### WORK INSTRUCTIONS
(a) In the dividend stocks article, how much does American Tower plan to spend on growth-related investment in 2023?
(b) Copy out the stretch of the dividend stocks article from "Many high-quality dividend" through "a decade ago." word for word.

### SELECTION
▬▬▬

3 High-Quality Dividend Stocks Yielding 3% to Buy Right Now

After several lean years, income-focused investors have many more attractive options these days following a series of interest rate hikes by the Federal Reserve. Higher rates have put downward pressure on valuations, pushing up income yields.

Many high-quality dividend stocks currently yield around 3%, nearly double that of the S&P 500. American Tower (AMT), Coca-Cola (KO), and Johnson & Johnson (JNJ) stand out this month for their blend of yield and financial strength.

A towering dividend growth stock
American Tower’s dividend yield is currently over 3%, a historically high rate for the data-infrastructure real estate investment trust (REIT). The company has an exceptional track record of paying dividends. It has increased its payout at a more than 20% compound annual rate since converting to a REIT over a decade ago.

While dividend growth has moderated in recent years, it still expects to increase its payout by about 10% in 2023 compared to last year’s level after growing it by about 12.5% over the past year.

American Tower supports that payout with a strong financial profile. It generates enough cash to cover its dividend ($3 billion in 2023) and growth-related investment spending ($1.5 billion planned for 2023 on new international tower builds and U.S. data center developments).

Meanwhile, the REIT has a solid leverage ratio that it aims to reduce over the next few years, further strengthening its investment-grade balance sheet.

The company’s growth-related investments and organic growth drivers (adding more tenants to its towers and data centers) should boost its income in the coming years. That should enable American Tower to continue pushing its payout higher.

▬▬▬

### LISTED ENTRIES
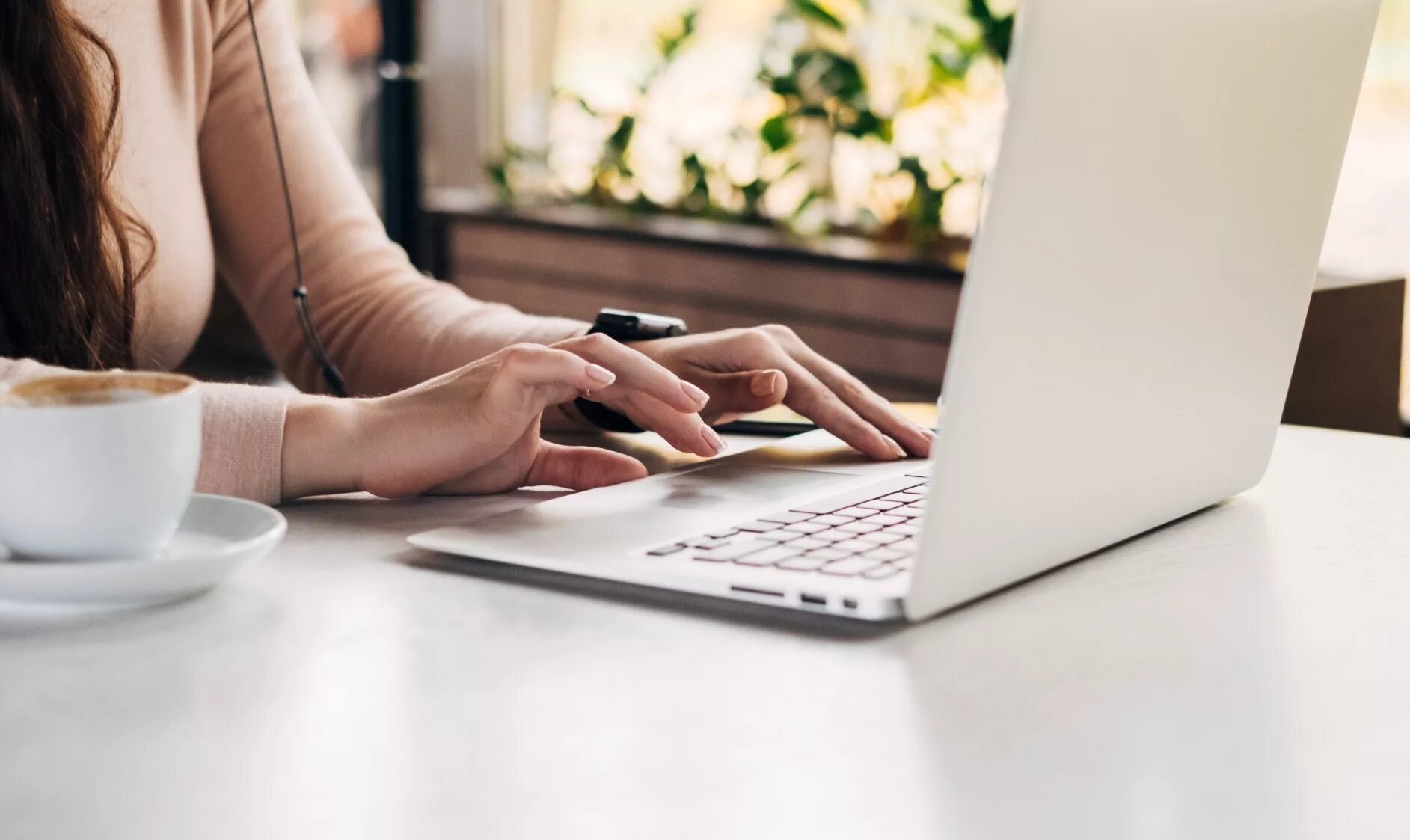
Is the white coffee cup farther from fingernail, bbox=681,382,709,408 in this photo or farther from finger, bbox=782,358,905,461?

▬▬▬

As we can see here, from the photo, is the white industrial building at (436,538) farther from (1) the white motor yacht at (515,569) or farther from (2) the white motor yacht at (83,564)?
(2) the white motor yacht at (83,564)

▬▬▬

### ANSWERS PROVIDED
(a) $1.5 billion

(b)
Many high-quality dividend stocks currently yield around 3%, nearly double that of the S&P 500. American Tower (AMT), Coca-Cola (KO), and Johnson & Johnson (JNJ) stand out this month for their blend of yield and financial strength.

A towering dividend growth stock
American Tower’s dividend yield is currently over 3%, a historically high rate for the data-infrastructure real estate investment trust (REIT). The company has an exceptional track record of paying dividends. It has increased its payout at a more than 20% compound annual rate since converting to a REIT over a decade ago.